11:47 UK, 5th July 2010, by Agrimoney.com
US corn supplies 'to prove tightest for 15 years'

America's corn supplies are to prove even tighter than in the run up to the price spike two years ago, after official statisticians stunned markets with lowball sowings and stocks estimates.

Rabobank, revising up forecasts for prices of both corn and wheat, estimated US corn inventories would fall by more than 13% to 1.23bn bushels the 2010-11 crop year, following last week's surprise US Department of Agriculture figures.

The USDA cut its forecast for American corn sowings, adding that stocks left over from the last harvest were weaker than analysts had expected.

On Rabobank estimates, the fall in corn stocks will leaves them at 9.1% of consumption - the lowest ratio for 15 years, and indeed below the 11% figure in four years ago which helped propel farm commodity prices higher.

The stocks-to-use ratio is a key measure of market tightness, which in turn has a large impact on the prices buyers need to pay to secure supplies.

'Extremely volatile period'

Even corn stocks at this level assume that American corn farmers achieve an average yield of 164.5 bushels per acre, the second highest on record.

Rabobank US corn market maths, 2010-11 (year-on-year change)

Yield: 164.5 bushels per acre (-0.1%)

Production: 13.31bn bushels (+1.5%)

Exports: 2.05bn bushels (+5.1%)

Domestic consumption: 11.46bn bushels (+0.4%)

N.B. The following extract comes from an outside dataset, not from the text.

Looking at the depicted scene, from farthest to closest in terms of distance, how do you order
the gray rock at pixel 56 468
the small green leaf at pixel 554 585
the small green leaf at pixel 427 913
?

End stocks: 1.23bn bushels (-13.5%)

Stocks-to-use ratio: 9.1% (-1.5 points)

"If final yields fall short of our current estimate, or demand exceeds expectations, prices will need to rally" to encourage growers to plant more corn next year, and ease the market squeeze, Rabobank said.

Corn prices faced an "extremely volatile period… until the new crop supply is known".

The bank lifted its forecast for prices in the July-to-September quarter by $0.15 a bushel to $3.85 a bushel.

"Based off the USDA updates, Rabobank expects that the summer lows [in corn prices] have now been reached," the bank said in a report.

"The increased reliance on a favourable new crop yield will see a substantial risk premium being built into prices over the remainder of the growing season."

Wheat prospects 

The bank also edged higher, by $0.10 a bushel to $4.85 a bushel, its forecast for wheat prices in the newly-started quarter.

Selected US corn stocks-to-use ratios (calculated from USDA data)

2008-09: 13.9%

2007-08: 12.8%

2006-07: 11.6%

2004-05: 19.8% (recent high)

1995-96: 5.0%

Note: exports included within use, as per Rabobank methodology

The revision reflected in the main the prospects of firmer corn prices. The two grains can be substituted to some extent for many purposes, such as in livestock feed.

Nonetheless, Rabobank also noted a "more balanced" outlook for wheat supplies, after challenges of a wet spring in Canada, dry weather in northern Europe, and higher rates of winterkill in Russia and Ukraine.

Price progress would depend largely on any further weather setbacks.

"Adverse weather during northern hemisphere wheat harvest or corn development will likely trigger a bullish rally."